В средневеково-христианском представлении об искусстве как хранителе священных подлинников почти совсем элиминируется личность художника, она смиренно растворяется в функции сохранения первообразов, реальность которых не подвергается сомнению. Поэтому иконографические схемы блюдутся на протяжении веков; нарушать их – святотатство.
Возрождение практически отвергало идею божественных «подлинников»: пришел культ мастера как личности. Но и при этих изменившихся воззрениях шедевры искусства почитаются как что-то надличное. Они «сама природа», «сама жизнь», «похищены у жизни». Мадригалы картинам, скульптурам, эпитафии знаменитым художникам сплошь построены на этих настойчиво повторяющихся формулах. Из них можно сделать парадоксальный вывод: творец произведения тем более велик, чем меньше он творит сам и чем больше «похищает у жизни». Только теперь это не прямое откровение божества, а откровение природы, которая сама божественна (Леонардо называет живопись «внучкой природы и родственницей Бога»).

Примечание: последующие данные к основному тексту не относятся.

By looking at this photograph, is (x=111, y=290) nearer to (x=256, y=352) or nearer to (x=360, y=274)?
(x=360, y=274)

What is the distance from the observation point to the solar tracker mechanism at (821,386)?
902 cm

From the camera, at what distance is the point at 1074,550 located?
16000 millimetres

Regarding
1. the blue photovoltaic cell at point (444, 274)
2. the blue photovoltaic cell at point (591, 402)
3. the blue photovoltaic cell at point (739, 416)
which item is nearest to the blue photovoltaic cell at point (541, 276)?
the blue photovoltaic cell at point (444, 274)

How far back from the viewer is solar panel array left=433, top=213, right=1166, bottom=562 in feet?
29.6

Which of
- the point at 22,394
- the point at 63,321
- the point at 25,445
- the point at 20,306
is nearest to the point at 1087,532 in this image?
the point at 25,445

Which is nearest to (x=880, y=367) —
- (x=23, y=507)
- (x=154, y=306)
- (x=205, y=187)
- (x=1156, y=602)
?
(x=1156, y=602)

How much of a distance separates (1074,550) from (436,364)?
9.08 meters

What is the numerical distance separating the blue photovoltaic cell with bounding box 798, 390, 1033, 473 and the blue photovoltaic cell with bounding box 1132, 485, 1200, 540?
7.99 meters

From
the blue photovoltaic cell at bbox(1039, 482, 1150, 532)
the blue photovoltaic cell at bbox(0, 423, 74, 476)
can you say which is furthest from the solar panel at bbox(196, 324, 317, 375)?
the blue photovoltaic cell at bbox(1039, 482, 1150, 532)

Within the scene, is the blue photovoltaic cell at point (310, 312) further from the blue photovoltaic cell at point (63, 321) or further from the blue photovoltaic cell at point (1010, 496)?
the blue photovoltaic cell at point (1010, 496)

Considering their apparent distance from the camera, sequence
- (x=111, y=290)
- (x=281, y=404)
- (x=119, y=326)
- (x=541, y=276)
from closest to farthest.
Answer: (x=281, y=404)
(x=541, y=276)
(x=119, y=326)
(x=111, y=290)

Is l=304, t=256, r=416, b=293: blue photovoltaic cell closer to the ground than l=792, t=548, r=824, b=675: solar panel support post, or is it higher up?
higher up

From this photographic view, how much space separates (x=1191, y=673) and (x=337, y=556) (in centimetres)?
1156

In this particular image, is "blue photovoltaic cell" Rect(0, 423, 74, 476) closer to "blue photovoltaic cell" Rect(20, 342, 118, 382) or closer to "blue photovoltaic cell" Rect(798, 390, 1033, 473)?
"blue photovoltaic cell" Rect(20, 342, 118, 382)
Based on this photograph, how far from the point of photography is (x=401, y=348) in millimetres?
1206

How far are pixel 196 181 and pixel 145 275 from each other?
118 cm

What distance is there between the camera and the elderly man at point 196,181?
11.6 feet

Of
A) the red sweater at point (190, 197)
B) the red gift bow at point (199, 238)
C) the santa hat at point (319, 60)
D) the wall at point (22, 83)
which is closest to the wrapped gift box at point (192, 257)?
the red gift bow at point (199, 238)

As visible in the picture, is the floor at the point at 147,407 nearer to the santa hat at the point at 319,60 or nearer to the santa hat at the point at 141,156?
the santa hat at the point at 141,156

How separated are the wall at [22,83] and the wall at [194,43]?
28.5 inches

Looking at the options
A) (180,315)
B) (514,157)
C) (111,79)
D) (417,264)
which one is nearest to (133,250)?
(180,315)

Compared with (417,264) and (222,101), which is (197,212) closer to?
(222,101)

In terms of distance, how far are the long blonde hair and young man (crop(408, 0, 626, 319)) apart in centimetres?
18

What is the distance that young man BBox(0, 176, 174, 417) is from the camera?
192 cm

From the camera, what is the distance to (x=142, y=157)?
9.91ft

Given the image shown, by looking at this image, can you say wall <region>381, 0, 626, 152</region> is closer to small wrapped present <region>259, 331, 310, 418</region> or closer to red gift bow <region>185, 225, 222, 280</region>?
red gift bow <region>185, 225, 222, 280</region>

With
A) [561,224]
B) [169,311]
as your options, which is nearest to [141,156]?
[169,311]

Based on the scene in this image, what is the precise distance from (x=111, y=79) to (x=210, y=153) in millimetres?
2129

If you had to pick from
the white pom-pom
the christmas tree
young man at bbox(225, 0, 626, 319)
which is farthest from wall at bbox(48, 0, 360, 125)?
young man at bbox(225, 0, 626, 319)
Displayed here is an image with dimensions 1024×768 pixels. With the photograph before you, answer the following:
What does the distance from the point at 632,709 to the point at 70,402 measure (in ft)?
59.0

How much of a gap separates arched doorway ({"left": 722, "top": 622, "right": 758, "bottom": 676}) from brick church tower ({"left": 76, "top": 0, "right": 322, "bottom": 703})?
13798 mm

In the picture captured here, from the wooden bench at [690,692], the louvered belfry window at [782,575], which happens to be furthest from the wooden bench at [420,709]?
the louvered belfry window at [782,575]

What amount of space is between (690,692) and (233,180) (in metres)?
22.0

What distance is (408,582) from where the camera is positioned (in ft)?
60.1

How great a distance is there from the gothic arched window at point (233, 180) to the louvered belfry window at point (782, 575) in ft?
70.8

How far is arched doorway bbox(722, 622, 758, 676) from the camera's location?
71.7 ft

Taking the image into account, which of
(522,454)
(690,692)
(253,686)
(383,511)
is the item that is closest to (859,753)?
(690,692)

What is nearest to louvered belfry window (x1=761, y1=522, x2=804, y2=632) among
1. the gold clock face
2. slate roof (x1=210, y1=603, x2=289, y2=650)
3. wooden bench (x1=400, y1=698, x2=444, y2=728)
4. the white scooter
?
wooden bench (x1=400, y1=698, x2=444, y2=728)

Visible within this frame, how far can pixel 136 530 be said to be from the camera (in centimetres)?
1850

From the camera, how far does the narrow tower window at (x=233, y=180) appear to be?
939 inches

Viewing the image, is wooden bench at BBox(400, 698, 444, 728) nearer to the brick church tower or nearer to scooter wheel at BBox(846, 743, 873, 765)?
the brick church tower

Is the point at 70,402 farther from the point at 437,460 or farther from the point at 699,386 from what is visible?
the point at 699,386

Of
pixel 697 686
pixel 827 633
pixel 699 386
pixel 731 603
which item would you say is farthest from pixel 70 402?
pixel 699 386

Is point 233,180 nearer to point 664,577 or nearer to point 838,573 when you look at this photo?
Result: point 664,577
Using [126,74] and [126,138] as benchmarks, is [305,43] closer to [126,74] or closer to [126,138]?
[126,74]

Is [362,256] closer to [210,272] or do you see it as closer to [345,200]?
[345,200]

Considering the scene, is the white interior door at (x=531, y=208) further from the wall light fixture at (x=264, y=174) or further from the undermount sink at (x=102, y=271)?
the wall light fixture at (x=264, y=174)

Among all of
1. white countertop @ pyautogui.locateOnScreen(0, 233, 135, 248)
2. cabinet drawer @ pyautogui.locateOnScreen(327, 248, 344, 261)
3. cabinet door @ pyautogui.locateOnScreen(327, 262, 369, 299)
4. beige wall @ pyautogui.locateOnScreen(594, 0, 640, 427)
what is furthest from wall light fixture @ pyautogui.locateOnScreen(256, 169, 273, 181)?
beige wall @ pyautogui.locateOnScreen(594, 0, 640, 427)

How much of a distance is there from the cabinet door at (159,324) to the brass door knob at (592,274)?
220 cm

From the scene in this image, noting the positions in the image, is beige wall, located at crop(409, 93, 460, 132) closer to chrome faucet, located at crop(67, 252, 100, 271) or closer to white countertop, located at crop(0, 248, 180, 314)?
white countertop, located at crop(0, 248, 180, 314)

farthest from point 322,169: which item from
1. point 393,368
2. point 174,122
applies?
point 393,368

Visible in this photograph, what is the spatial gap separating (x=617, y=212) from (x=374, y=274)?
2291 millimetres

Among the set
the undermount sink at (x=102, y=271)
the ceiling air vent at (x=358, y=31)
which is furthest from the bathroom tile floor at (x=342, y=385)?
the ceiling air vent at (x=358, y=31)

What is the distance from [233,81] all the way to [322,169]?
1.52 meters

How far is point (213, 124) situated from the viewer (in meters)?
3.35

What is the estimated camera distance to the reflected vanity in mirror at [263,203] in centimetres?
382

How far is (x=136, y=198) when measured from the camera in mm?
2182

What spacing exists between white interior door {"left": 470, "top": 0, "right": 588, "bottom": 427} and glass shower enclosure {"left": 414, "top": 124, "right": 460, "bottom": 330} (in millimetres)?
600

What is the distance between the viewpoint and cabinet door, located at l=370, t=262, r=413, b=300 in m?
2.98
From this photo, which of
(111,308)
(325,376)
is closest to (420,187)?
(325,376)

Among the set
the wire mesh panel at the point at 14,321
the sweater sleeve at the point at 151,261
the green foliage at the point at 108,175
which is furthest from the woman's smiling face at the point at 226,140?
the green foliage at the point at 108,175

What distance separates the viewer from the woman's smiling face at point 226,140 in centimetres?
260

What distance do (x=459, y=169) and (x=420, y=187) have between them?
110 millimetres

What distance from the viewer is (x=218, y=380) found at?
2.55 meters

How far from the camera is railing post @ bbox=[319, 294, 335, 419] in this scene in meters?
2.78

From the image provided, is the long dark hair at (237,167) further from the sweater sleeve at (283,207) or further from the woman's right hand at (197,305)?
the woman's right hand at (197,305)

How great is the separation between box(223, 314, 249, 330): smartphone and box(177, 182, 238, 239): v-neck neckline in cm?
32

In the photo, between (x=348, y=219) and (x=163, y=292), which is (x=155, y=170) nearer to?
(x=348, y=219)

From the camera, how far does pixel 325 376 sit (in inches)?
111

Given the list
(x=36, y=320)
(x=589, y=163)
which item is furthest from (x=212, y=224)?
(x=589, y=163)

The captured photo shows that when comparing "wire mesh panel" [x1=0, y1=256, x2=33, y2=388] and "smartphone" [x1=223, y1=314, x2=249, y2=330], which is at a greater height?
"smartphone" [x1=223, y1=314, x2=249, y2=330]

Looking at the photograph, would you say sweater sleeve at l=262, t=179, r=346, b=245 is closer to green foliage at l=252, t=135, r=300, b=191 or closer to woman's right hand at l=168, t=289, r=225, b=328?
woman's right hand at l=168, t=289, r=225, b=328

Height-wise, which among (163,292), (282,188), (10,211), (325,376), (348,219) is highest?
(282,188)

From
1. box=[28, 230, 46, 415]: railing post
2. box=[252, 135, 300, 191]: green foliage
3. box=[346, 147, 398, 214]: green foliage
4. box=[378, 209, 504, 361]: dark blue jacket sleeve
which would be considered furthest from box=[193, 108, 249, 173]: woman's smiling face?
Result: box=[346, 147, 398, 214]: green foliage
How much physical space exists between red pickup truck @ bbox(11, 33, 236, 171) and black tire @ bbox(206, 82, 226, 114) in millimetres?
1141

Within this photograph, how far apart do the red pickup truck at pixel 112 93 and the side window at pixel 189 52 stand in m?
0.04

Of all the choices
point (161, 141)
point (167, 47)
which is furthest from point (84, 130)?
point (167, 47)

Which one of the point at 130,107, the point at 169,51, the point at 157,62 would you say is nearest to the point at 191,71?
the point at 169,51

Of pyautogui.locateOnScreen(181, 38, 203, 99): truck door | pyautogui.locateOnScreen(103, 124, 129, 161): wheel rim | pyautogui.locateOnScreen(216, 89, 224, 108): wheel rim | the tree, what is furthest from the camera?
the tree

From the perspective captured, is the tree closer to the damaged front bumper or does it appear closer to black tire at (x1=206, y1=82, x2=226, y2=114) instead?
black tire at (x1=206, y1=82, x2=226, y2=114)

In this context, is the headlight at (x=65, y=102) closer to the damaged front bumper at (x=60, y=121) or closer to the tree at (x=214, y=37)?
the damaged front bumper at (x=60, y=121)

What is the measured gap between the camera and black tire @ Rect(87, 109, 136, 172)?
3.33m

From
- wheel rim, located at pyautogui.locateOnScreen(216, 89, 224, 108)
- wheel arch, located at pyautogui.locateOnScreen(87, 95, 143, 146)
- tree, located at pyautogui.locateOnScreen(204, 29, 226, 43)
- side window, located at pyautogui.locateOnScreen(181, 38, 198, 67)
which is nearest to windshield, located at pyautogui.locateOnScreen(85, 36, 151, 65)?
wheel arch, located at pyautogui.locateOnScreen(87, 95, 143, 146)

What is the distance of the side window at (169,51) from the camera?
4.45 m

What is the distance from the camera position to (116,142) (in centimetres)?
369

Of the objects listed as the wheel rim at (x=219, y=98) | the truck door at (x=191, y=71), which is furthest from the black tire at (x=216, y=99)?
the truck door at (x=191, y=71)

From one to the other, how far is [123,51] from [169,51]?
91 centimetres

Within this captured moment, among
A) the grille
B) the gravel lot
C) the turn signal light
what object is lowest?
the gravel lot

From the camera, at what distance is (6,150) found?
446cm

«Сама действительность», «истина самой действительности» – эти понятия в Новейшее время вытеснили «богоявленность». Но и они выражают представление о великом произведении искусства как явлении более объективном и провидческом, чем может создать индивидуум, оставшийся в пределах личного опыта и личного разумения.
Реалистическая русская эстетика XIX века мало интересовалась озарениями и видениями, однако не только не отрицала, а настаивала на том, что художник велик не из себя, не через себя, а через действительность, которую передает. То есть в другой терминологии снова утверждалась посредническая роль художника по отношению к некоему целому, которое неизмеримо больше его, художника, как отдельной личности. На таком постулате основывалась теория «реальной критики», развитая Добролюбовым. Добролюбов рассуждал так: чем выше талант художника, тем полнее схвачена в его произведениях жизнь в ее объективности. Отсюда для критика-социолога открывается возможность, минуя разбор «поэтических красот», судить о художественном произведении как о подлинном явлении жизни. Теоретических же выводов из своих правдивых картин художник не обязан делать: это уже дело критики. «Для нас именно те произведения и важны, в которых жизнь сказалась сама собою, а не по заранее придуманной автором программе»28. Так подходил Добролюбов к произведениям Островского, Гончарова, Тургенева.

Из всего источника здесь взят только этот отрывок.